FEI transforma casca de cacau em biocombustível

FEI transforma casca de cacau em biocombustível

Uma pesquisa desenvolvida pelo Centro Universitário FEI está transformando a casca de cacau, tradicionalmente descartada nas propriedades rurais, em biocombustíveis e enzimas industriais. A tecnologia cria uma nova destinação para o resíduo agrícola, reduz impactos ambientais e pode gerar renda adicional para produtores de cacau na Bahia.

O projeto utiliza uma plataforma biotecnológica de biorrefinaria capaz de converter a biomassa do fruto em bioetanol e outros bioprodutos de alto valor agregado. A iniciativa é liderada pelas professoras Andreia Morandim-Giannetti e Bruna Pratto, da Engenharia Química da FEI, em parceria com universidades baianas. O estudo recebe financiamento da Fundação de Amparo à Pesquisa do Estado de São Paulo (FAPESP) e da Fundação de Amparo à Pesquisa do Estado da Bahia (FAPESB).

A pesquisa ganha relevância em um momento de crescente debate sobre economia circular e sustentabilidade, temas que ganham destaque no Dia Mundial do Meio Ambiente.

Casca de cacau deixa de ser resíduo e vira matéria-prima

A Bahia está entre os maiores produtores de cacau do país. No entanto, cerca de 80% do peso do fruto corresponde à casca, material que normalmente não possui aproveitamento comercial em larga escala.

Quando acumulado nas propriedades, esse resíduo favorece a proliferação de pragas e aumenta a emissão de gases gerados pela decomposição orgânica.
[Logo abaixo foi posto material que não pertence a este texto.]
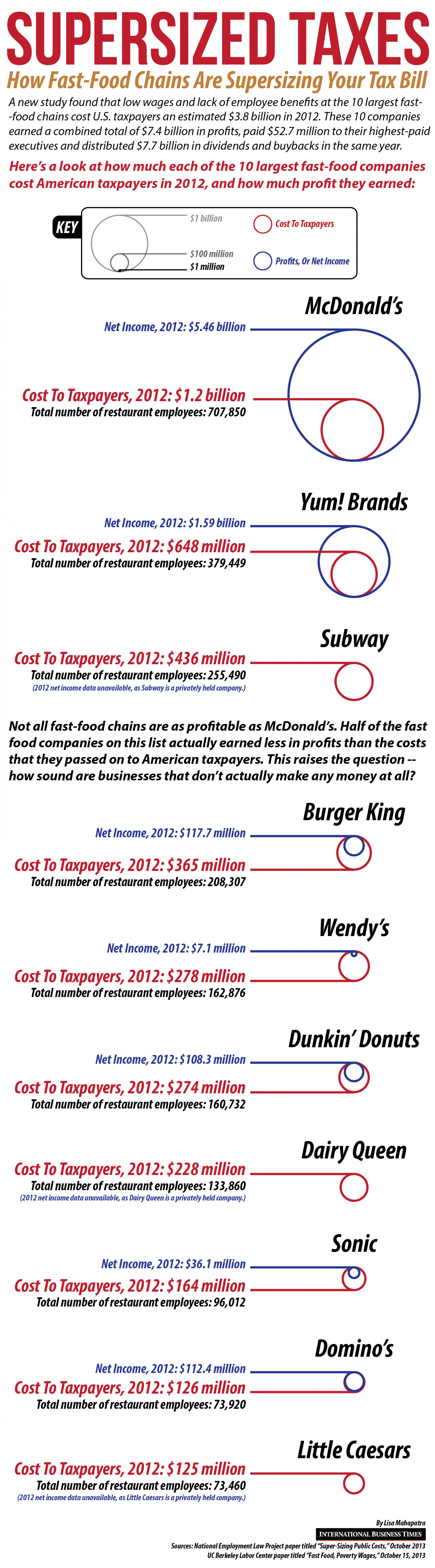 Supersized Taxes Infographic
A tecnologia desenvolvida pela FEI busca mudar esse cenário ao transformar a biomassa em insumos para diferentes segmentos industriais.

Além de reduzir o passivo ambiental das lavouras, a solução pode ajudar a diminuir a dependência brasileira de enzimas importadas, utilizadas por setores como os de alimentos, cosméticos, medicamentos e têxteis.

Segundo a professora Bruna Pratto, a principal inovação da pesquisa está em atribuir valor econômico a um resíduo agrícola que normalmente seria descartado.

“Estamos mostrando que resíduos agroindustriais podem se tornar matéria-prima para produtos sustentáveis e de alto valor agregado. Isso fortalece a bioeconomia circular e abre oportunidades para a agricultura familiar, que passa a comercializar um material que antes não tinha valor de mercado”, afirma.

Uma década de pesquisas em biotecnologia

O projeto faz parte de uma linha de pesquisa iniciada há quase dez anos. Os estudos começaram em 2016, quando a equipe da FEI passou a investigar o aproveitamento de resíduos da mandioca para produção de enzimas.

O conhecimento acumulado ao longo desse período permitiu aos pesquisadores desenvolver a atual plataforma baseada na biomassa do cacau e avançar para novos projetos voltados à captura de carbono e sistemas integrados de biorrefinaria com microalgas.

Para a professora Andreia Morandim-Giannetti, a iniciativa representa um exemplo prático de economia circular aplicada ao agronegócio.

“A proposta reduz desperdícios, reaproveita recursos e gera novos produtos a partir de resíduos agroindustriais. São soluções que conciliam inovação, desenvolvimento econômico e preservação ambiental”, destaca.

Próximo passo é levar a tecnologia para a indústria

Grande parte da tecnologia já foi validada nos laboratórios da FEI, com apoio de instituições parceiras como o Senai Cimatec e a Universidade Federal da Bahia (UFBA).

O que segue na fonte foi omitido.